ReInventing Neural Networks - Part 3






4.60/5 (7 votes)
Now that we got the basics over with, it's time for improvement!
The Full Series
- Part 1: We create the whole
NeuralNetwork
class from scratch. - Part 2: We create an environment in Unity in order to test the neural network within that environment.
- Part 3: We make a great improvement to the neural network already created by adding a new type of mutation to the code.
Introduction
Before I start, I got to acknowledge that I'm 16 years old, because I kinda noticed people get hiccups when they know that, so I thought... maybe if people knew, I would get something more out of it. Just sayin.
Welcome Back Fellas! About a month ago, I got Part 2 of this series posted. After that, I got really caught up doing a bunch of other stuff which couldn't let me continue doing what I really want to do (Sorry about that). However, a few days ago, Michael Bartlett sent me an email asking about a GA operator called safe mutation (or SA for short) (referring to this paper).
Background
To follow along this article, you'll need to have basic C# and Unity programming knowledge. Also you're going to need to have read Part 1 and Part 2 of this series.
Understanding the Theory
According to the paper sent by Michael, it appears that there are two types of SM operators:
- Safe Mutation through Rescaling: In a nutshell, that's just like tuning the weight a bit to know how much this bit affects the output, and according to that, make an informed mutation.
- Safe Mutation through Gradients: That's a similar approach to the one used in backpropagation to get the gradient of each weight, and according to that, also make an informed mutation.
That still, however didn't give me enough information to start coding, so I kept looking till I found this paper.

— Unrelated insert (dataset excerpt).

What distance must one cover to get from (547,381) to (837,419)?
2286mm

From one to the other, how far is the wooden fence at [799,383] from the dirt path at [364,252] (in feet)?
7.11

This paper shows how great of an improvement you can get if you just use some of the information that's right in front of you. If you check Figure 4 in that paper, you can see that unbiased mutation gives the worst results, while node mutation gives exponentially better results! Heck yeah, it even matches crossover!
It's even compared with safe mutation (through gradients) and backpropagation on figures 7 and 8. It's either a tie with safe mutation, and node mutation crushes backpropagation...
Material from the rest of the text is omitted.